__Prompt__
According to the load_model documentation, what must also be provided when the files parameter is specified?

__Given passage__
Load model on the Triton Inference Server.

Parameters:

  • config (Optional[str], default: None ) –

    str - Optional JSON representation of a model config provided for the load request, if provided, this config will be used for loading the model.

  • files (Optional[dict], default: None ) –

    dict - Optional dictionary specifying file path (with "file:" prefix) in the override model directory to the file content as bytes. The files will form the model directory that the model will be loaded from. If specified, 'config' must be provided to be the model configuration of the override model directory.

Source code in pytriton/client/client.py
def load_model(self, config: Optional[str] = None, files: Optional[dict] = None):
    """Load model on the Triton Inference Server.

    Args:
        config: str - Optional JSON representation of a model config provided for
            the load request, if provided, this config will be used for
            loading the model.

__Data excerpt__
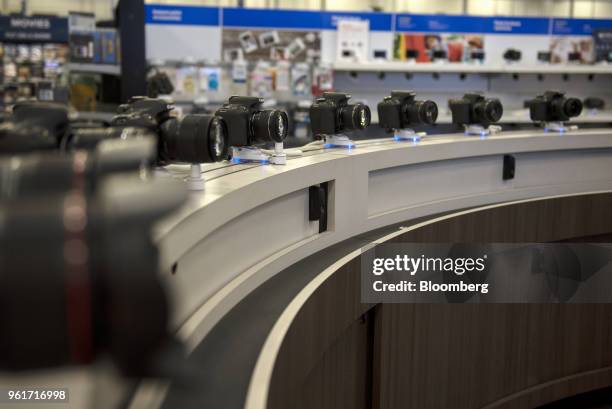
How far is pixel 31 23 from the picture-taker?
7.44 metres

__Answer in full__
The config parameter must be provided as the model configuration of the override model directory.